Inconvenient questions are not hard to find. While there is certainly merit in pushing for cleaner energy sources and the adoption of electric vehicles, it is a fallacy to believe that climate change, and environmental degradation in general, are purely engineering problems. Sadly, technology alone will not save us. The reality is that the problems we are facing today are mainly consequences of our consumption patterns and our overuse of technology. This is arguably one of the most important and most ignored — and willingly so — points in the climate change debate. The cleanest energy is that which is not consumed. No matter how efficient the plane is, flying around the country every other month will remain an environmental calamity. Switching to electric cars is pointless if people still need to drive dozens of kilometres to get to work or to the grocery store — and that doesn’t even include the vast amounts of energy required to source materials for batteries and manufacture them. Putting solar panels on buildings will not offset the fuel burned to make and transport our food, clothes, and other electronic toys over thousands of kilometres. Besides, there is not enough steel on the planet to build enough wind turbines to meet the world’s current electricity demand. And what to say of solar panels, which we have no idea how to recycle? Is this really the miraculous low-carbon economy that promises to relegate global warming to a bad memory?

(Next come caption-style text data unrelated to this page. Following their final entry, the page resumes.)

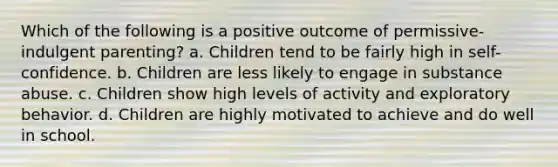 Which of the following is a positive outcome of permissive-indulgent parenting? a. Children tend to be fairly high in self-confidence. b. Children are less likely to engage in substance abuse. c. Children show high levels of activity and exploratory behavior. d. Children are highly motivated to achieve and do well in school.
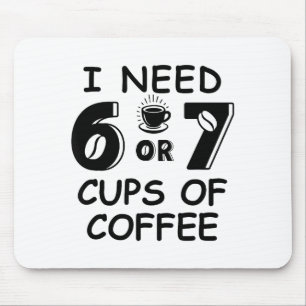 Tapis De Souris 67 Meme Professeur 6 7 Café C Besoin Six Sept Café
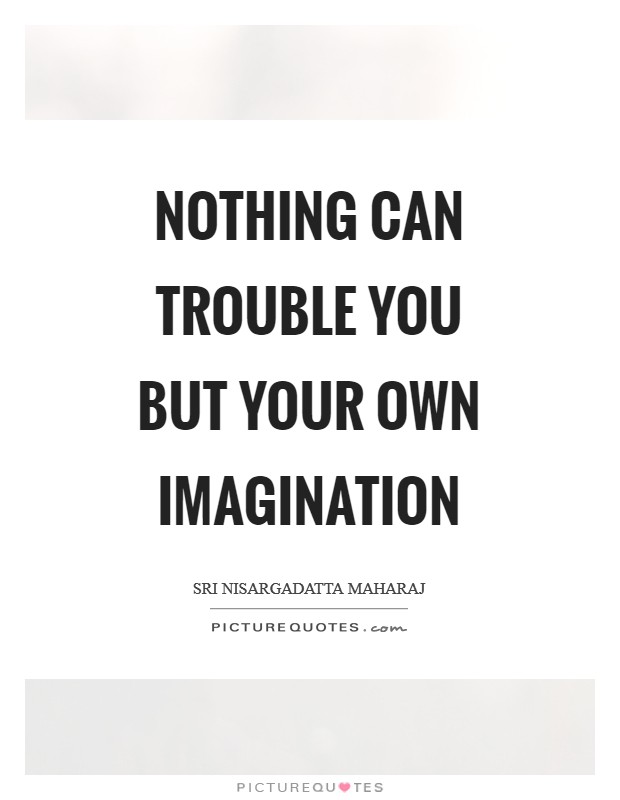 Nothing can trouble you but your own imagination Picture Quote #1
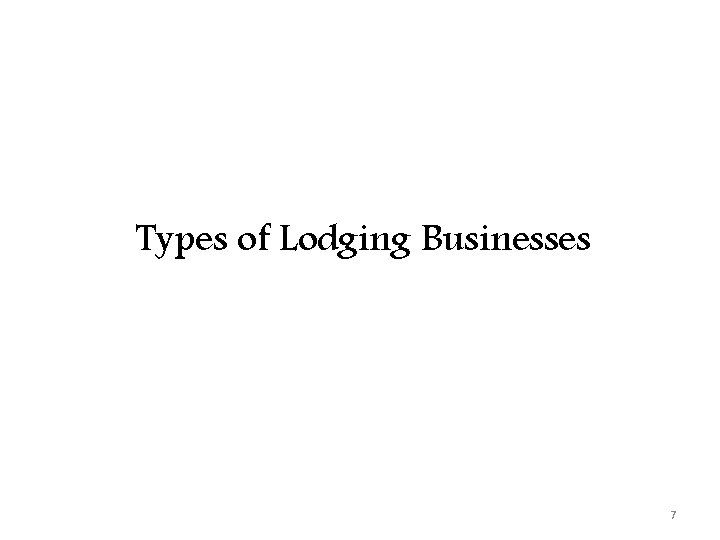 Types of Lodging Businesses 7 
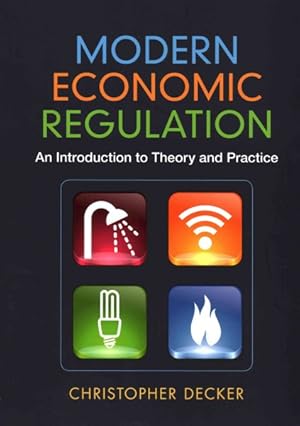 Imagen del vendedor de Modern Economic Regulation : An Introduction to Theory and Practice a la venta por GreatBookPrices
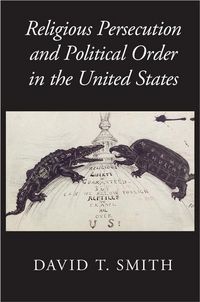 Produktbild: Religious Persecution and Political Order in the United States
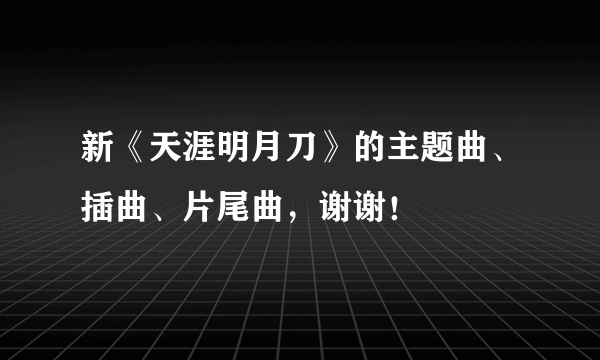 新《天涯明月刀》的主题曲、插曲、片尾曲，谢谢！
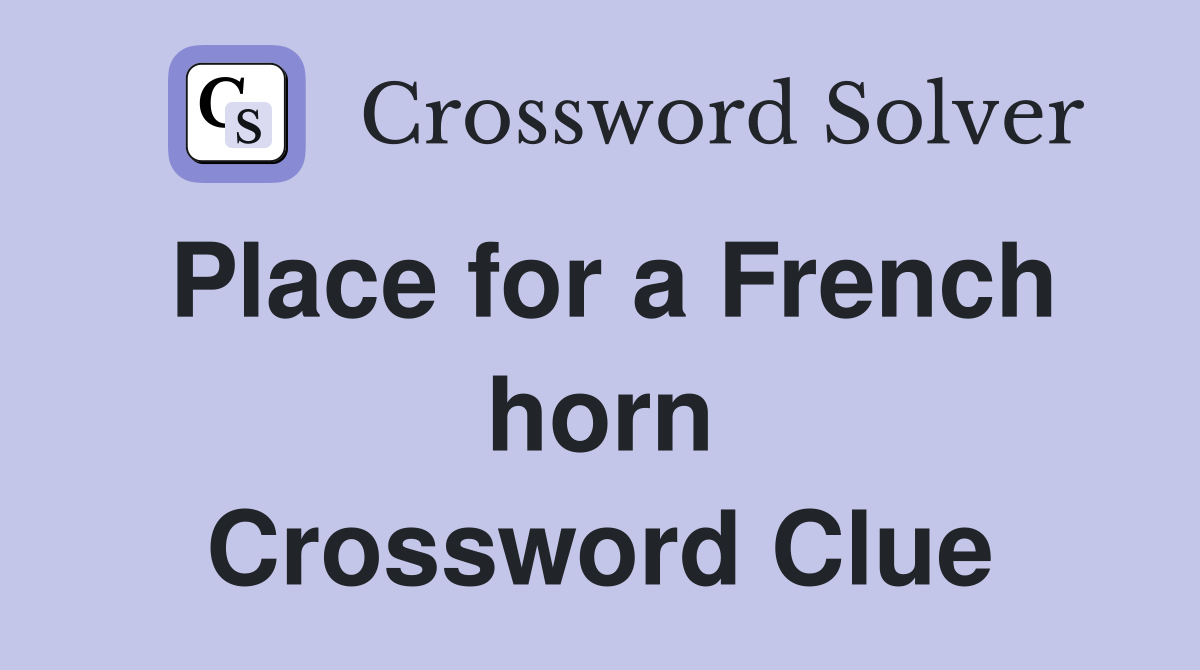 Place for a French horn Crossword Clue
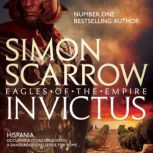 Invictus (Eagles of the Empire 15), Simon Scarrow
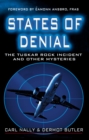 Image for States of denial: the Tuskar Rock incident and other mysteries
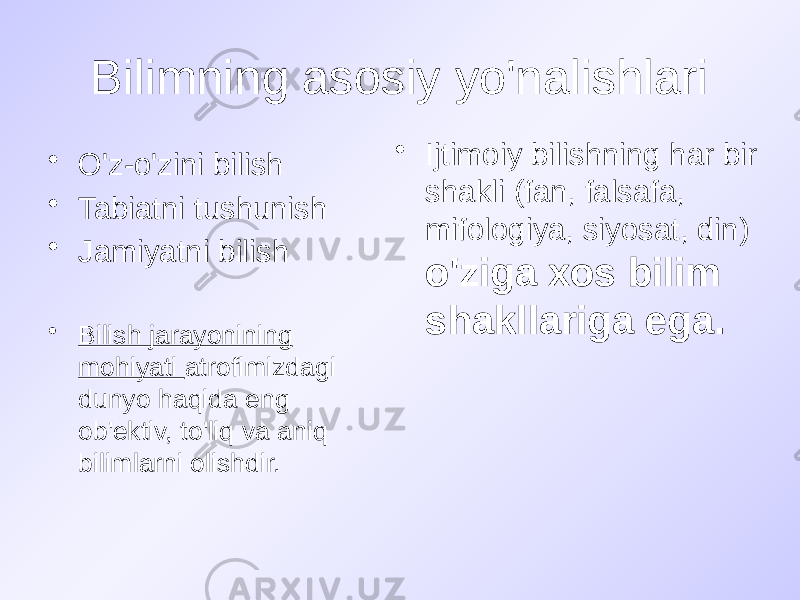 Bilimning asosiy yo&#39;nalishlari • O&#39;z-o&#39;zini bilish • Tabiatni tushunish • Jamiyatni bilish • Bilish jarayonining mohiyati atrofimizdagi dunyo haqida eng ob&#39;ektiv, to&#39;liq va aniq bilimlarni olishdir. • Ijtimoiy bilishning har bir shakli (fan, falsafa, mifologiya, siyosat, din) o&#39;ziga xos bilim shakllariga ega. 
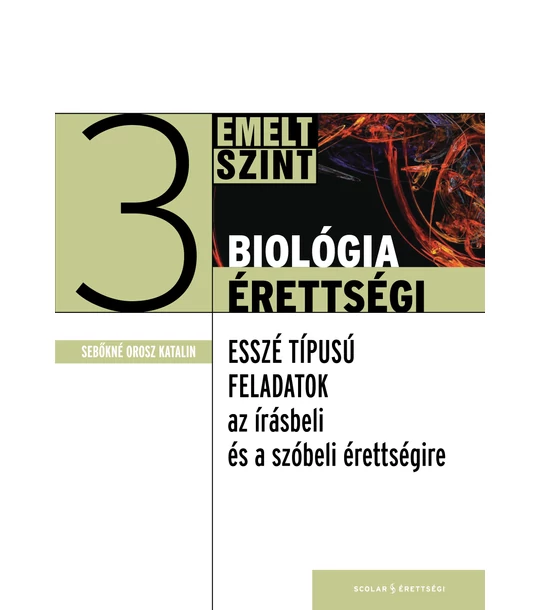 Biológiaérettségi 3 – Esszé típusú feladatok az emelt szintű írásbeli és szóbeli érettségire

It is true that the West, and America in particular, has to cope with the heritage of decades of political and economic decisions favoring gas-dependent lifestyles and economies: sprawling suburbs relying on individual ownership of cars, intensive agriculture based on groundwater pumping and fertiliser production fuelled by oil, and large-scale manufacturing and use of plastics. That is the reality we have to work with; that doesn’t mean we shouldn’t criticize it. Most of our emissions come from transportation, electricity production, and heat for buildings. Those are the problems we should be tackling head on. How do we get people to move around less? How do we rethink our housing strategies to lower urban energy demand? How do we get individuals and companies to pay the price for their environment-degrading actions? How do we offset for past carbon emissions that are likely enough to put us past the 1.5 degree Celsius mark, which is generally considered as a “manageable” threshold?
These are the inconvenient questions that MIT should put on the table. And the Institute should not limit itself to discussing them; it has to be a real-life, large-scale demonstrator, where innovative policies are tested, where our lifestyles are questioned and transformed. In short, MIT must show the world how to reinvent itself. For if MIT does not do it, who will?
Alexandre Tuel is a graduate student at MIT in the Department of Civil and Environmental Engineering.